Any injuries Har’ith incurred did not trouble Ounyal’am. Possibly no one would be troubled, except perhaps Counselor a’Yamin. That was fitting, considering that the few others of the palace whom Ounyal’am had trusted were gone, one way or another. All that were left to him were Nazhif and his twelve other bodyguards.
This night, he might lose two of them if something went wrong.
Even if a’Yamin uncovered the truth, in part or whole, he would not openly accuse the imperial prince and heir of complicity. If he did, how would he explain that the emperor was no longer capable of giving any orders? To do so would reveal that Ounyal’am’s father no longer ruled the empire.
That would remove the counselor from supreme authority, which would then shift to the prince. Counselor a’Yamin would not easily allow that.
Ounyal’am’s attempts to reason out of his worry were interrupted. At voices out in the corridor, he stepped close to the front door, listening.
“I must see the prince immediately.”
Ounyal’am froze at the sound of Counselor a’Yamin’s voice.
“Pardon, Imperial Counselor, but my prince has retired for the night,” Nazhif replied, still outside the door at his post, and perhaps with a slip of spite he should not have displayed. “All attendants have been dismissed for the night.

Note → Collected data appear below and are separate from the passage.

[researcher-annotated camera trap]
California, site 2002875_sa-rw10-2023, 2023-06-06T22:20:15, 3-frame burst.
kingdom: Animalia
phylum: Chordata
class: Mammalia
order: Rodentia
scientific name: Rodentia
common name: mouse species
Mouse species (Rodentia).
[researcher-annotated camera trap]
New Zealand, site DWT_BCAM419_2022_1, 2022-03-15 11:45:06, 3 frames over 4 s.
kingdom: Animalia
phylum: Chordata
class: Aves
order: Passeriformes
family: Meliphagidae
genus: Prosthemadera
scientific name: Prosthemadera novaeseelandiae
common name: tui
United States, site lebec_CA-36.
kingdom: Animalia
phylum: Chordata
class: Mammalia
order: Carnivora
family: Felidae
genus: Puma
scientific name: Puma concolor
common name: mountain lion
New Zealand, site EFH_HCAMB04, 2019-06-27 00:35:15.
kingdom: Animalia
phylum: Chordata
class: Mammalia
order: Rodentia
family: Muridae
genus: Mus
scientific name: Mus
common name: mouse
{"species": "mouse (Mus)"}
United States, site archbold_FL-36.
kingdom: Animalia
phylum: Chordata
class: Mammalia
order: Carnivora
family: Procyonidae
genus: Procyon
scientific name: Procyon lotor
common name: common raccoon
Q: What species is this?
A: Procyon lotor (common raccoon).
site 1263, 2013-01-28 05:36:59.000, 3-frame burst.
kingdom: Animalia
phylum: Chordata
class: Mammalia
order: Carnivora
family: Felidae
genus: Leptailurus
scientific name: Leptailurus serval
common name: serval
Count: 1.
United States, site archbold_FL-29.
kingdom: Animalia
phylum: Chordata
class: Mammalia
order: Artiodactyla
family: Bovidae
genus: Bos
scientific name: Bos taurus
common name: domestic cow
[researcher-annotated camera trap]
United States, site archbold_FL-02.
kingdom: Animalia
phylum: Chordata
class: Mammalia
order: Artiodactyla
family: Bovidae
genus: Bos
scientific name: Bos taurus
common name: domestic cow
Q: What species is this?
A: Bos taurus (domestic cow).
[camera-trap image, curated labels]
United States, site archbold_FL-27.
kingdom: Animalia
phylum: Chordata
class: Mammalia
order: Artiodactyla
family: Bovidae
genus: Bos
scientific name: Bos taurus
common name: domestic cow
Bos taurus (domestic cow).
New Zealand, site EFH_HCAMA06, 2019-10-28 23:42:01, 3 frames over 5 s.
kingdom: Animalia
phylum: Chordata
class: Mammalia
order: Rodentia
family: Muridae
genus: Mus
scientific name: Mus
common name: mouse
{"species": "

My prince will see no one until morning.”
“Step aside!” a’Yamin ordered. “Commander Har’ith was due to report to me but never arrived, and now he cannot be found. I was told he had been summoned to the prince’s chambers.”
Ounyal’am knew that Nazhif would never step out of the counselor’s way. The counselor held the power of life or death over nearly everyone in the palace, but he had no authority over an imperial prince’s bodyguards, unless that prince was proven guilty of treason.
Still, Ounyal’am panicked at the danger to Nazhif.
How far would the counselor go if thwarted by a mere bodyguard? He quietly gripped the door’s handle.
“Did Commander Har’ith come to the prince?” Frustration and anger made a’Yamin’s voice tremble.
“Yes, Counselor, they spoke privately, and then the commander left.”
“How long ago?”
“Sometime after the prince returned from visiting his father.”
The silence that followed was such that Ounyal’am grew more chilled. Had Nazhif revealed this before the counselor discovered the truth for himself? Perhaps that was the point: to put a’Yamin on defense.